Au Ghana, Togo, Bénin, le premier prénom (prénom traditionnel) de l’enfant est choisi en fonction de son jour de naissance. A chaque jour de la semaine, il existe un prénom féminin et un prénom masculin. Par exemple, en langue Mina au Togo et au Bénin, Lundi signifie Djoda. Le prénom dérivé de la fille sera Adjo et celui du garçon Koudjo/Kodjo. En langue Ashanti au Ghana, Dimanche signifie Kwesida. Le prénom féminin dérivé sera Essi et Kwesi chez les garçons.[6] 

Conclusion 

Il est fondamental, indispensable et urgent pour l’Africain de se reconnecter et se réconcilier avec sa culture et sa tradition. Un des éléments fondamental de cette culture étant l’attribution des noms.

Comme il a été montré et présenté dans cet article, l’attribution des noms assure une pérennisation d’une lignée familiale, une connexion avec les ancêtres et le monde invisible, etc. Possédant 7 fonctions fondamentales, le nom est lié à la culture du peuple étudié et/ou observé. Ainsi donc, il a été présenté quelques particularités de l’attribution des noms chez le peuple Bamiléké du Cameroun et chez les peuples de l’Afrique de l’Ouest.
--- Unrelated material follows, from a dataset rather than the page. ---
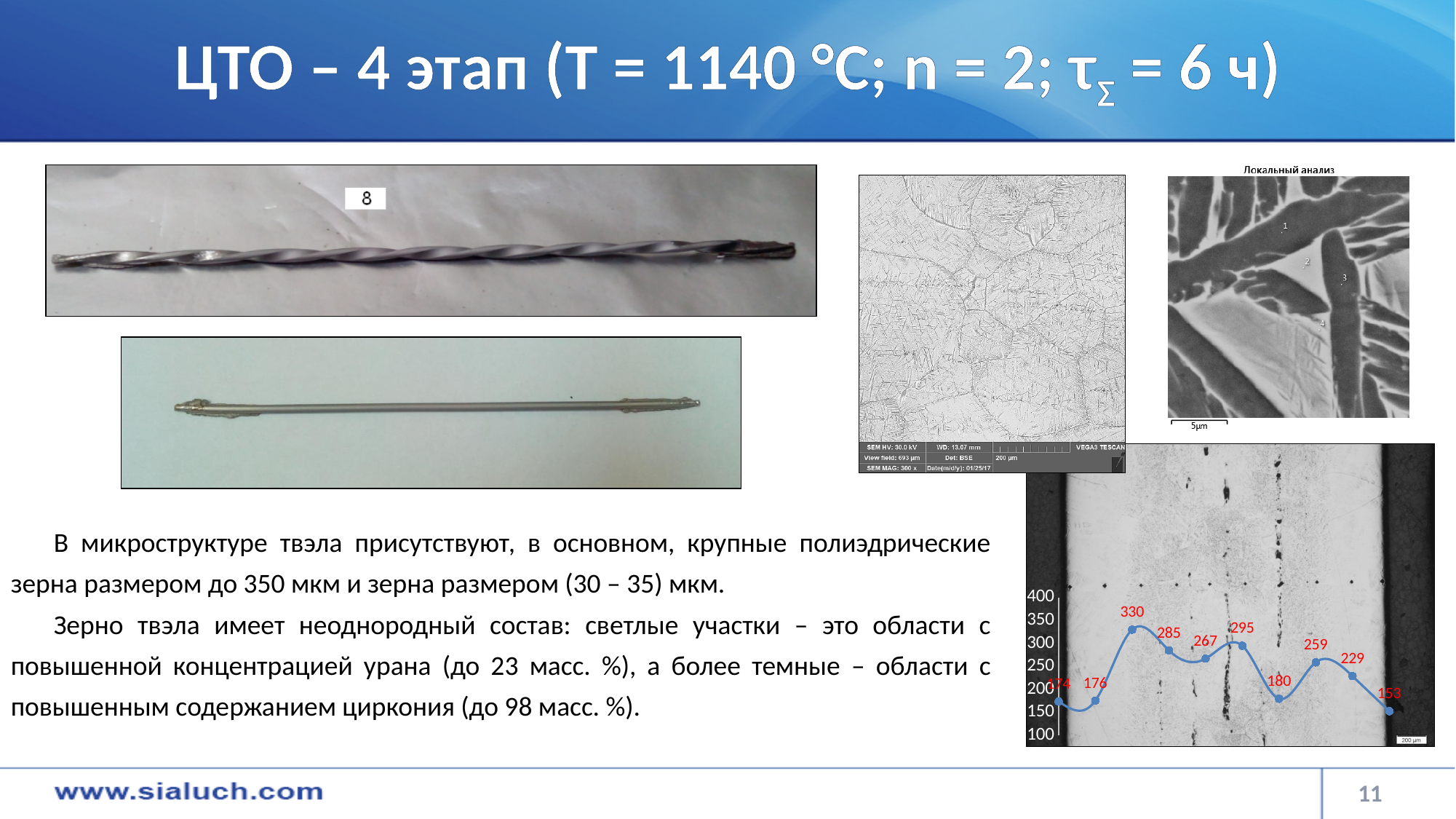
On the line chart at the bottom right of the slide, what is the difference between the points labelled 295 and 267? 28 What is the highest value labelled on the line chart at the bottom right of the slide? 330 How many data points are plotted on the line chart at the bottom right of the slide? 10 On the line chart at the bottom right of the slide, which is larger: the point labelled 259 or the point labelled 229? 259 On the line chart at the bottom right of the slide, what is the difference between the highest value (330) and the lowest value (153)? 177 What is the highest tick value shown on the vertical axis of the line chart at the bottom right of the slide? 400 What is the lowest tick value shown on the vertical axis of the line chart at the bottom right of the slide? 100 What is the value of the first (leftmost) point on the line chart at the bottom right of the slide? 174 What kind of chart is overlaid on the micrograph at the bottom right of the slide? line chart What is the lowest value labelled on the line chart at the bottom right of the slide? 153 On the line chart at the bottom right of the slide, is the point labelled 330 greater or less than 300 on the vertical axis? greater What is the value of the last (rightmost) point on the line chart at the bottom right of the slide? 153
Suite à la colonisation et aux mutations qui s’opèrent au niveau global (mondialisation), fort est de constater chez l’Africain un certain désamour des noms (et prénoms) africains depuis des décennies. Ceci a conduit à une perte d’identité au cours de ces dernières décennies. Toutefois une autre classe d’afro-descendants, de plus en plus nombreuse, se différencie dans la communauté africaine de l’étranger. Dans cette classe se laisse voir une profonde prise de conscience des valeurs et vertus culturelles africaines, comme par exemple l’attribution des noms. Cette classe attribue de plus en plus à leur descendance les noms de leurs ancêtres et parents, aussi bien disparus que vivants, au détriment des prénoms “conventionnels” et “occidentaux”. 

Bien que la route de la réappropriation de nos valeurs et coutumes culturelles africaines est encore longue, il peut être affirmé sans ambages que face à la mondialisation et aux  influences des cultures étrangères, l’avenir de l’attribution des noms sur le continent et surtout en dehors de celui-ci est prometteur et encourageant. Des initiatives (littérature, colloques, podcasts informatifs, etc) à ce sujet peuvent s'observer aussi bien dans la communauté africaine sur et en dehors du continent.